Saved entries
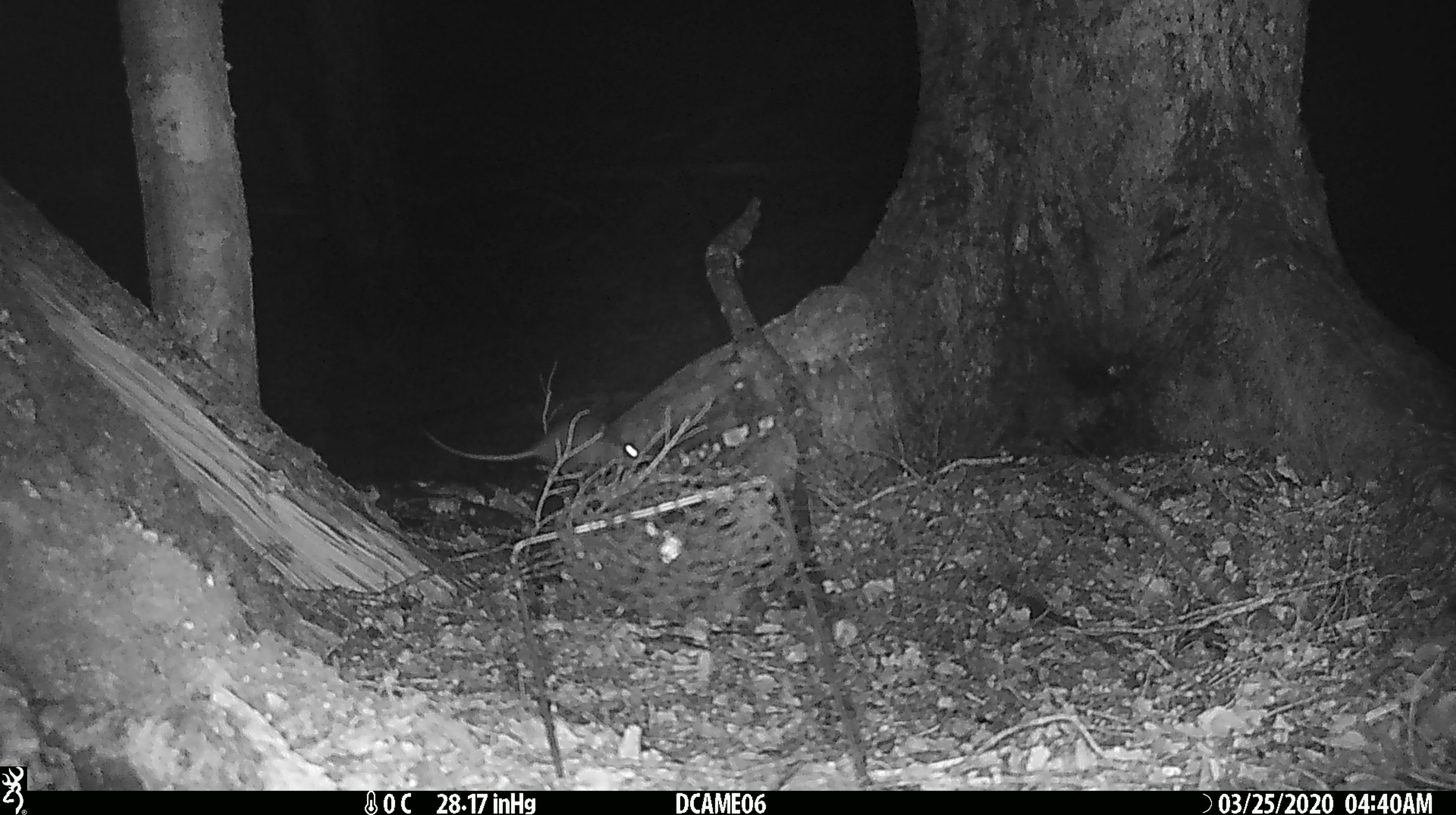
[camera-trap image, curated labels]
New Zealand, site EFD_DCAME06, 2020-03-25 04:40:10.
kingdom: Animalia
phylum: Chordata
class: Mammalia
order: Rodentia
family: Muridae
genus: Rattus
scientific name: Rattus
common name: rat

PROBLEM TO WORK ON
Write out every record above exactly, leaving no picture in the result.

RESPONSE FOR THIS EXERCISE
[camera-trap image, curated labels]
New Zealand, site EFD_DCAME06, 2020-03-25 04:40:10.
kingdom: Animalia
phylum: Chordata
class: Mammalia
order: Rodentia
family: Muridae
genus: Rattus
scientific name: Rattus
common name: rat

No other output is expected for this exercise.